She threw open the car door while grumbling and tossing books into the back seat.
As a mother just 'knows', I knew instantly that something had gone astray during her school day.
After the books landed with a thump, she slammed the door and turned to me while taking a deep breath. Quietly (and impressively controlled), she said, "A jerk in PE asked me about the site on my arm."
"OK." I said with a bit of caution not sure where her conversation was leading.
"He said, 'What is that thing on your arm?' and mom, I was like, 'It is my insulin pump site.' Duh! Geez. He made me feel bad." The words were tumbling out of her mouth faster than I could think. Tears welling up in her eyes, she sighed and continued on.
"I felt so self-conscious that I told the teacher that I was cold so that I could go back into the locker room and grab my sweatshirt. Then, I felt dumb because I was sweating and I couldn't take the coat off. It was miserable, mom." As she talked, a couple of fat tears angrily spilled out and raced down her cheeks.
I reached over to wipe the tears away but she moved her face, slightly embarrassed that it got to the point of tears.
Quietly (starting to fill with mommy-bear anger), I said, "I am so sorry. Was the boy teasing you? Was he asking unkindly?"
"No. No. No." She shook her head. "It was just that he asked. Why did he have to ask? We were in line and everyone heard. Then everyone looked. I hated the attention. Just look away if you don't like it."
She explained that he didn't say anything except that and no other student spoke up either.
Carefully so as to not cause any further hurt I tried to explain the situation from another angle; the boy. "Honey, I think he was just curious. Yes, it was thoughtless and rude, but he clearly wasn't even thinking about your feelings. He most likely hadn't noticed your site before and just wanted to know. It doesn't sound like he was teasing or picking on you. Do you think that too?"
"Yes. I guess." Her eyes were cast down and she was sitting with her arms crossed, holding her sweatshirt closed. "It was just embarrassing."
Gently, I explained that I thought it important for her to be kind when someone innocently asked. Perhaps one day, they will meet someone else that lives with type 1 diabetes and it will help them handle a situation better. We talked about a low blood sugar situation that I heard of where a bystander was able to help after seeing an insulin pump.
Listening, she nodded her head in agreement.
Then, I further explained that I knew this was a lot to ask and that she also has every right to a private existence, where she does NOT have to explain to anyone unless she wants to. The key is to understand the difference between someone asking out of natural curiosity and one who is being mean.

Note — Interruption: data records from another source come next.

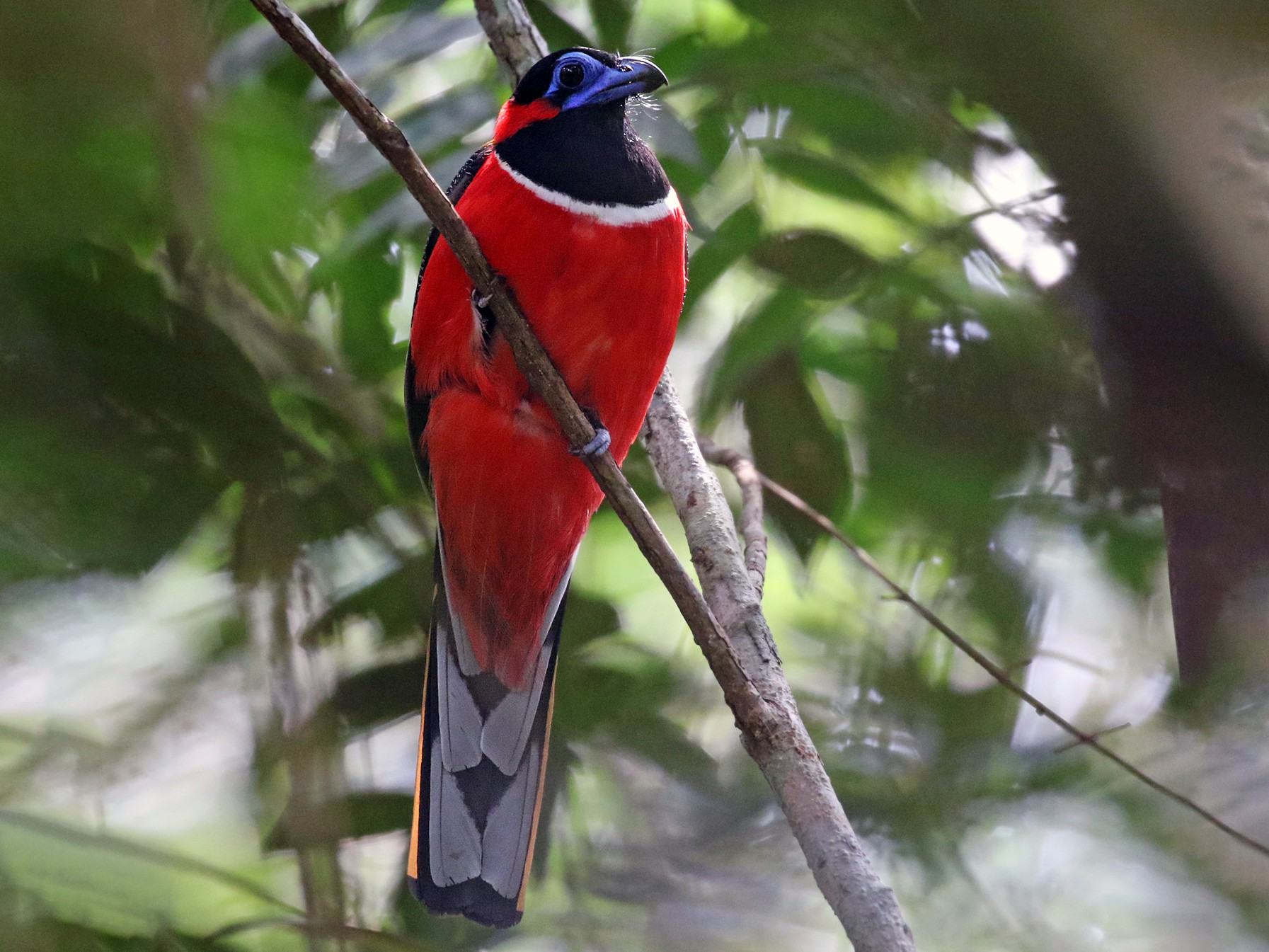 Red-naped Trogon - Dave Bakewell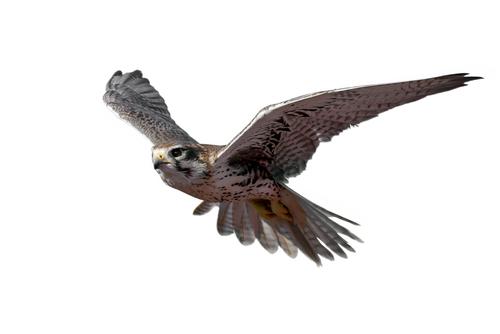 運気が上がる鷹の待ち受け画像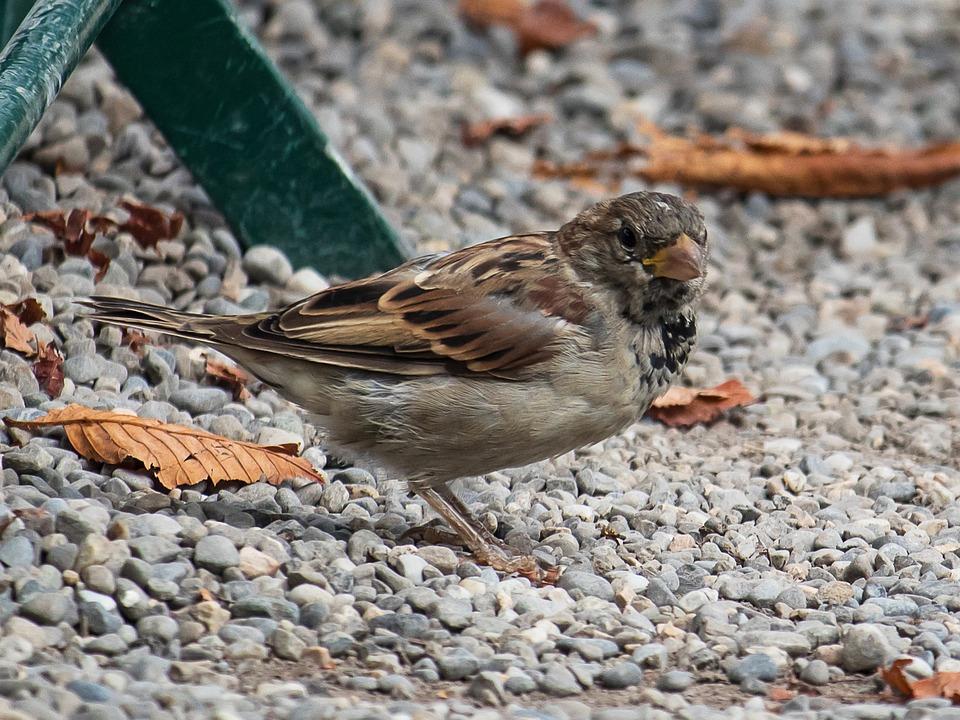 Sparrow, Sperling, Bird, Animal, Animal World, Nature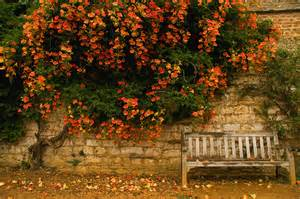 Companion Bench Early Autumn Flickr Photo Sharing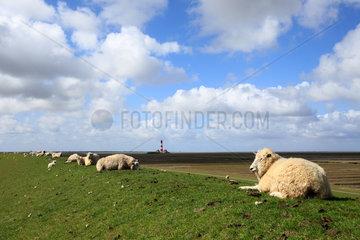Westerhever  Deutschland  Schafe auf dem Deich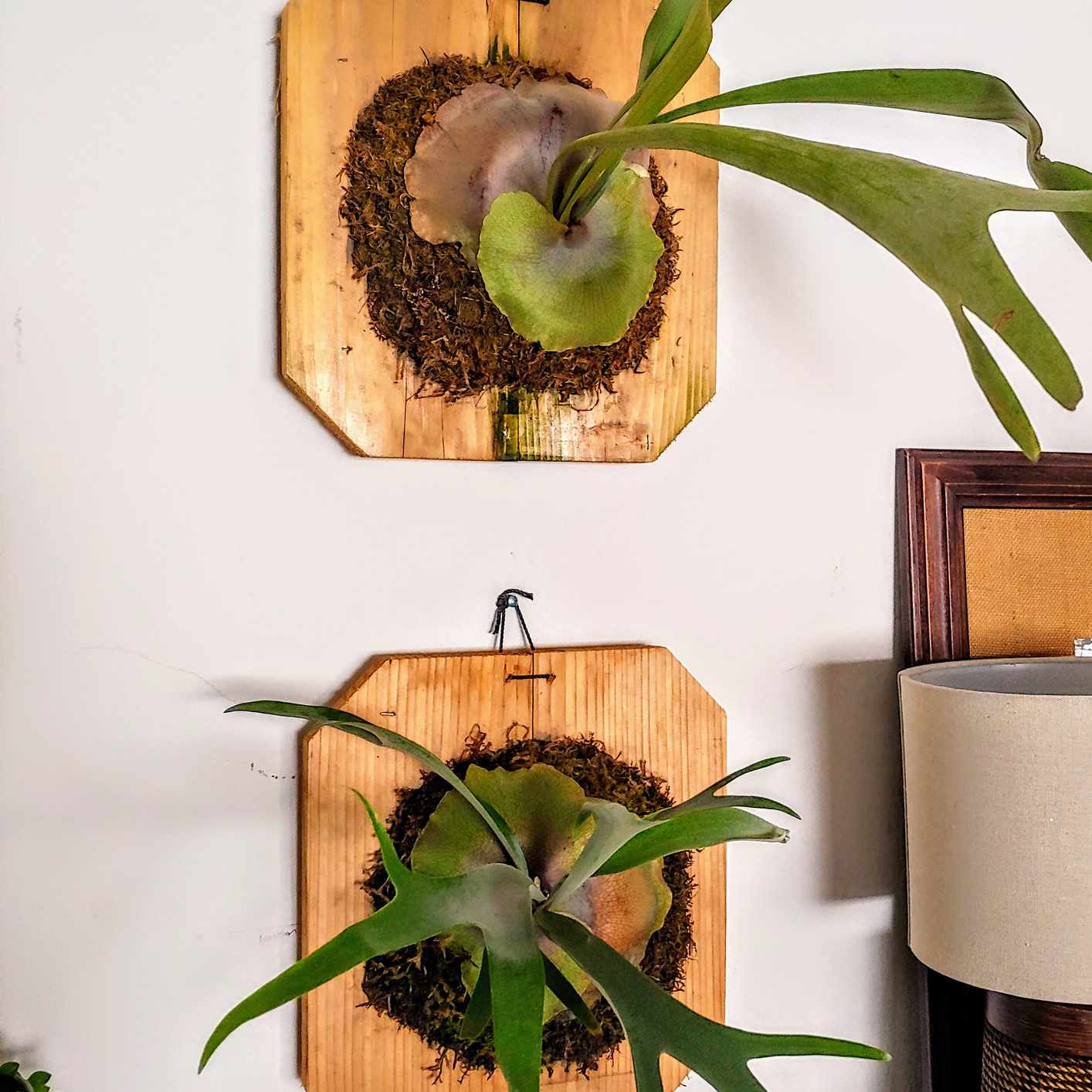 two staghorn ferns mounted on wood boards on white wall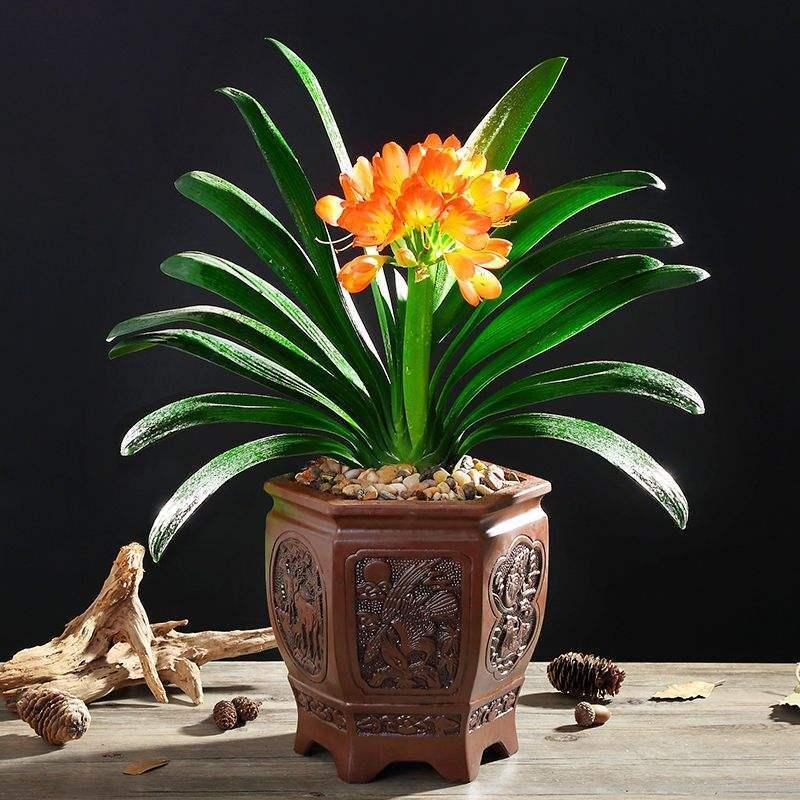 室内风水植物君子兰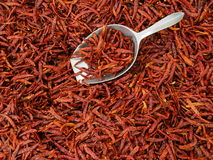 Small size dried chilly. With scoop top view Royalty Free Stock Photo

"After you told him, what did that boy say?" I asked.
Laughing, she said, "I think I scared him a little. I kind of growled a little and he just said, 'Oh OK.' and backed off."
I hugged her and told her that I knew it was hard to be the center of attention for something that she doesn't necessarily want to be reminded of at the same moment she is doing a fun thing, like P.E. class.
"One more thing though, sweetie. I don't want you to ever feel ashamed of living with type 1 diabetes. You don't have to wear a coat to hide a site or to not have to explain why you have a infusion set on your arm. You are perfect exactly the way you are. It's up to the rest of the world to catch up with you."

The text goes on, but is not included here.